Your faculty and staff news since 1965
Current Issue: July 8, 2002
Volume 37, Number 23

In Memoriam

Frank C. Hibben

Archaeologist, anthropologist, author, adventurer and philanthropist Frank C. Hibben died June 11 at his Albuquerque home.

Born on December 5, 1910 in Lakewood, Ohio, Hibben first came to New Mexico in the mid-1930s on an expedition to collect small mammals and birds for the Cleveland Museum of Natural History. A 1933 Princeton University archaeology graduate, Hibben received a master’s degree in zoology with field studies of the mountain lion from the UNM in 1936. He continued his education at Harvard, receiving his Ph.D. in archaeology in just one year, and then returned to New Mexico to begin his teaching career at UNM.

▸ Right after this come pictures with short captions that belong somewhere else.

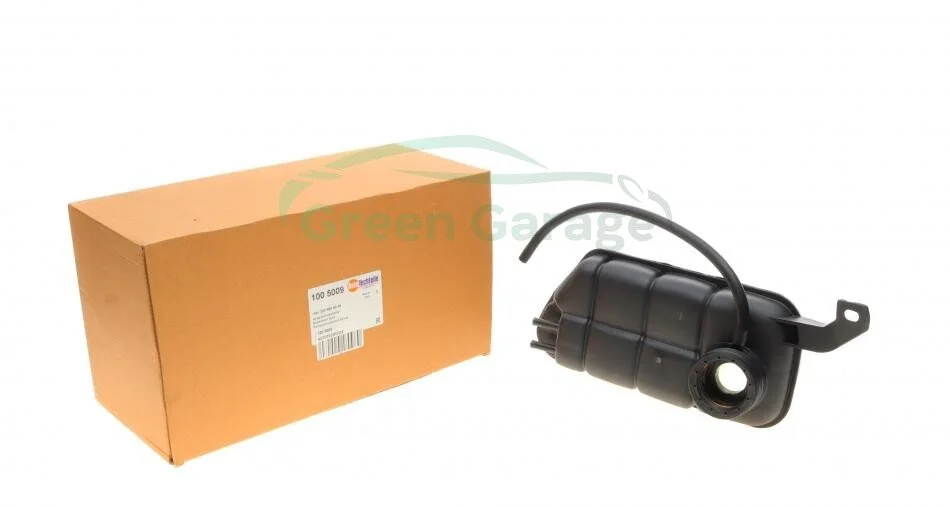 Бачок расширительный MB G-class (W463) 89-/S-class (W220) 98-05 AUTOTECHTEILE 100 5009 (фото 1)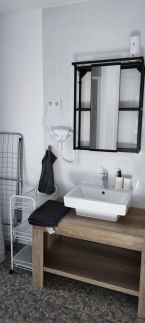 FreshGarden Family Resort Apartman11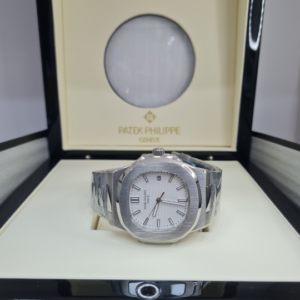 Patek Philippe Nautilus - PAT113856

During World War II, Hibben served as an admiral’s aide in Washington, D.C. Following the war, Hibben devoted much of his time creating a museum at UNM. He directed the University Anthropology Museum from the mid-1930s until it was renamed the Maxwell Museum of Anthropology in 1971. Granted full-professor in 1952, until recently, he kept office hours and lectured.

During the last few years of his life, Hibben developed the plans for the Hibben Center at UNM and supplied the funding for the three-story complex nearing completion on the western edge of the campus next to the Maxwell Museum. The Hibben Center will be devoted to archaeological study and graduate research and will house collections Hibben discovered during the excavations of Pottery Mound. The center will also host the Hibben Trust. Memorial gifts can be sent to the Hibben Trust for student scholarships, c/o UNM Foundation, Inc., 700 Lomas NE, Suite 200, Albq., NM 87131.